____ THE DATA

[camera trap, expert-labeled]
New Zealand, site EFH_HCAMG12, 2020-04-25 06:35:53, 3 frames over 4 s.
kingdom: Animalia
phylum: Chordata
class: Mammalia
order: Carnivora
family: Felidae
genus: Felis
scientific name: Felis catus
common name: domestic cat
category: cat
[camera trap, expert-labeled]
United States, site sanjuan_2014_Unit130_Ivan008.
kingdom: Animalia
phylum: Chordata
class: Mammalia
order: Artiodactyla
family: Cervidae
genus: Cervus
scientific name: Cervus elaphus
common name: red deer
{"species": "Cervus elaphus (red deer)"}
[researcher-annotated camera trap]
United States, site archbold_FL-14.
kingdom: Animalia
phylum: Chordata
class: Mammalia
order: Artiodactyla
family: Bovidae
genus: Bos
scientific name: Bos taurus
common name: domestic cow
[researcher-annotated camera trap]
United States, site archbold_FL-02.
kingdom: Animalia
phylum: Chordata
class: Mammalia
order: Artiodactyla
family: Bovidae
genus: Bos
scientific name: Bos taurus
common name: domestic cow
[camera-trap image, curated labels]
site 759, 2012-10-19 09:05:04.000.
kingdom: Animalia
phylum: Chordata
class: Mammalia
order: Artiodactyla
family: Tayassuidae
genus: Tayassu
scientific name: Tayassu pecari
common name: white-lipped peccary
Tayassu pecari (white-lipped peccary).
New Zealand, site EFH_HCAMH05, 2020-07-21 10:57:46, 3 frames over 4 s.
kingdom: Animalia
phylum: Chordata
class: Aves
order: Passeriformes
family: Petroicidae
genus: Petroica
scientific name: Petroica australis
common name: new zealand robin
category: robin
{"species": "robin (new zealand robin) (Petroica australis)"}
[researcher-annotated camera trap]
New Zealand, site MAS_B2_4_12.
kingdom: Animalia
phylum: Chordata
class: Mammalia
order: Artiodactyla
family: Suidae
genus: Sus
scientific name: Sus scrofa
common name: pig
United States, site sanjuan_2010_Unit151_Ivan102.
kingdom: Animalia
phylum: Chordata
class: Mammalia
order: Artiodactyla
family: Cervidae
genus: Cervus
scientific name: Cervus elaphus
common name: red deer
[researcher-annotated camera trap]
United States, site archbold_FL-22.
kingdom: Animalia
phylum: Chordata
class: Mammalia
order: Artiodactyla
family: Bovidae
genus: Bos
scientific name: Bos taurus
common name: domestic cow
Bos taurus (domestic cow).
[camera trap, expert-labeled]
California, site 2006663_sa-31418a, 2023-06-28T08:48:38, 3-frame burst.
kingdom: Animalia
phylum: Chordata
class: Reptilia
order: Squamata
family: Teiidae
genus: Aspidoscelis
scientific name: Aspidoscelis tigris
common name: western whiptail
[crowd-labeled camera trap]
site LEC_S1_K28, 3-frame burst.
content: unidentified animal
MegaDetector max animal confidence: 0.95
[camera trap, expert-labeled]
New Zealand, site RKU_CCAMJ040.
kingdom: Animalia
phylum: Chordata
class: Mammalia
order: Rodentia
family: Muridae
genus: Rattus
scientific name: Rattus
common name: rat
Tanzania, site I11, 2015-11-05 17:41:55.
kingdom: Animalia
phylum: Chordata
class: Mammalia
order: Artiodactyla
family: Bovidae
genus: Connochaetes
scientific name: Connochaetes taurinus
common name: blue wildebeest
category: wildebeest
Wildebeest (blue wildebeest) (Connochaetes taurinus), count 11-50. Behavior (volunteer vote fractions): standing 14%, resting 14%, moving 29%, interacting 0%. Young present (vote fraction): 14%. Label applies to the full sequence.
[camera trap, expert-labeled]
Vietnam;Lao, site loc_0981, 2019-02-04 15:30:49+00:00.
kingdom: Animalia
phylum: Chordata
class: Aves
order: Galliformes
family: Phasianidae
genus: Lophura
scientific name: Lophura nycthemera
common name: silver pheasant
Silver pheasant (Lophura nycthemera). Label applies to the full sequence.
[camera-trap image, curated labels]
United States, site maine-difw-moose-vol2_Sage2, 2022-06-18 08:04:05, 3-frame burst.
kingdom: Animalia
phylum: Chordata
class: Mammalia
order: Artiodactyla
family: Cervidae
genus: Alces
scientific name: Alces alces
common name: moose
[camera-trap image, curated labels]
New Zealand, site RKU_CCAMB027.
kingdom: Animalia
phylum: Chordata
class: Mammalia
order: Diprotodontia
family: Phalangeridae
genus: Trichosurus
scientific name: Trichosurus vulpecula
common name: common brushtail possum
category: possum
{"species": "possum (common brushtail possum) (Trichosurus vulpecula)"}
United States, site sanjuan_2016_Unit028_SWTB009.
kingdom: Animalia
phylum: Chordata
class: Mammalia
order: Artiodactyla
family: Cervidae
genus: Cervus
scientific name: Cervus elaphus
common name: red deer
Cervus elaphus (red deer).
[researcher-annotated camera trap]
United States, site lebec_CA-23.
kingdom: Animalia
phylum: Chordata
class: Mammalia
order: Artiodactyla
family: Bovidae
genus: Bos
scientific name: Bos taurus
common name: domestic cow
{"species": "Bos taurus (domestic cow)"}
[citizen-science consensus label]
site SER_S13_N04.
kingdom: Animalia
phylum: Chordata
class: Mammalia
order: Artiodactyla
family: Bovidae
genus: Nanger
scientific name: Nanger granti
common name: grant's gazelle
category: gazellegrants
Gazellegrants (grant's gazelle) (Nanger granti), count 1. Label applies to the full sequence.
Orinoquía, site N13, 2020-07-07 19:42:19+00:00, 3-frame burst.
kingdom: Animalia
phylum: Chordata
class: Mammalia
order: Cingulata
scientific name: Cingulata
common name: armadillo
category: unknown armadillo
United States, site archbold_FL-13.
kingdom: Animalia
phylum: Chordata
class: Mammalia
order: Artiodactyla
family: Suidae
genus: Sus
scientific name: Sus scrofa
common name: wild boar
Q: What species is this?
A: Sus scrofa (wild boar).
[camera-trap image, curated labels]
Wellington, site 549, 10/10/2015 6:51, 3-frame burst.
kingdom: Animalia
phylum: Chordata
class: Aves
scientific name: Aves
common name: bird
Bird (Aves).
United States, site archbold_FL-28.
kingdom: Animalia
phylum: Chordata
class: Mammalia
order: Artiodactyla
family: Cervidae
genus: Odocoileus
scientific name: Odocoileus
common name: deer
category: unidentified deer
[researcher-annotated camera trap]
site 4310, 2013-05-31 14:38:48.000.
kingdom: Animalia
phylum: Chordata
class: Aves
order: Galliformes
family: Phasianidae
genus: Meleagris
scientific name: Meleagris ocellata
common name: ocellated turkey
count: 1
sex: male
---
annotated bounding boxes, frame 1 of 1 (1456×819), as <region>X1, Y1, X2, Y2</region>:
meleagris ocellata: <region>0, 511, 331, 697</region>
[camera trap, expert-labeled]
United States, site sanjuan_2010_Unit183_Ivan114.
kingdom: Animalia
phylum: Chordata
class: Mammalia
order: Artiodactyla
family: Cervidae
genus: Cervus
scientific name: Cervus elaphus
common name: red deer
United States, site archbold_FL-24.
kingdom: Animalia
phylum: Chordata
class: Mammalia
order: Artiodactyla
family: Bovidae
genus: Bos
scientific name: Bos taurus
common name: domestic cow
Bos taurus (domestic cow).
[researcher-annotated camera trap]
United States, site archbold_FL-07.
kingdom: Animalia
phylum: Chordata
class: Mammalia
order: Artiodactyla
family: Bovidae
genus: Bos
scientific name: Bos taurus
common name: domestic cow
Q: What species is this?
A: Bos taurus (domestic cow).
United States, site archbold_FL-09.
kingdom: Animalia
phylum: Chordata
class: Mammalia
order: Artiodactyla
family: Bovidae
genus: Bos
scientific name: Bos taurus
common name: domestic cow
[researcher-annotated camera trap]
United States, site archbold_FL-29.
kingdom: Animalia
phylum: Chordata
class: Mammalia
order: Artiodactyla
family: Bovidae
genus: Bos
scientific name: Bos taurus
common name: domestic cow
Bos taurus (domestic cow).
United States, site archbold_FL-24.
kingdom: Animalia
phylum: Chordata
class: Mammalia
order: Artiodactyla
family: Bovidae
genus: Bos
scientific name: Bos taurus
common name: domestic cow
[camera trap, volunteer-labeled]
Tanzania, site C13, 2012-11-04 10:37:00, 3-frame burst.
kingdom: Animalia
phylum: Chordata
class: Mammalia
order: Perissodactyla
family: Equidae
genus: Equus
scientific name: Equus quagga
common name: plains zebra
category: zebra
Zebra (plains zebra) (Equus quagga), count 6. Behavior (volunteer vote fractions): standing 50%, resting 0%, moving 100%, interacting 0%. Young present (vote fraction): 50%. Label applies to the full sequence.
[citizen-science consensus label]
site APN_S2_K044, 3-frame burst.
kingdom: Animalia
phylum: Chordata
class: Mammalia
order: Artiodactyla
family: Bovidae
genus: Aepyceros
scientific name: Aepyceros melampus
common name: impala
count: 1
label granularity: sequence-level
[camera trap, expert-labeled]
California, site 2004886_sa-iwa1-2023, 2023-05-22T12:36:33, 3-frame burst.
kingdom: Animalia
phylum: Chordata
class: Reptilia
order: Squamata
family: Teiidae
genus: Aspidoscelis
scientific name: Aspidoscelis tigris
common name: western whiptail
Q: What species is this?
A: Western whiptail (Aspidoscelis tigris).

________

_TASK OBJECTIVE_
Transcribe exactly, and only, the lines from the opening line of the records through the line containing "scientific name: Tayassu pecari".

_RESPONSE AREA_
[camera trap, expert-labeled]
New Zealand, site EFH_HCAMG12, 2020-04-25 06:35:53, 3 frames over 4 s.
kingdom: Animalia
phylum: Chordata
class: Mammalia
order: Carnivora
family: Felidae
genus: Felis
scientific name: Felis catus
common name: domestic cat
category: cat
[camera trap, expert-labeled]
United States, site sanjuan_2014_Unit130_Ivan008.
kingdom: Animalia
phylum: Chordata
class: Mammalia
order: Artiodactyla
family: Cervidae
genus: Cervus
scientific name: Cervus elaphus
common name: red deer
{"species": "Cervus elaphus (red deer)"}
[researcher-annotated camera trap]
United States, site archbold_FL-14.
kingdom: Animalia
phylum: Chordata
class: Mammalia
order: Artiodactyla
family: Bovidae
genus: Bos
scientific name: Bos taurus
common name: domestic cow
[researcher-annotated camera trap]
United States, site archbold_FL-02.
kingdom: Animalia
phylum: Chordata
class: Mammalia
order: Artiodactyla
family: Bovidae
genus: Bos
scientific name: Bos taurus
common name: domestic cow
[camera-trap image, curated labels]
site 759, 2012-10-19 09:05:04.000.
kingdom: Animalia
phylum: Chordata
class: Mammalia
order: Artiodactyla
family: Tayassuidae
genus: Tayassu
scientific name: Tayassu pecari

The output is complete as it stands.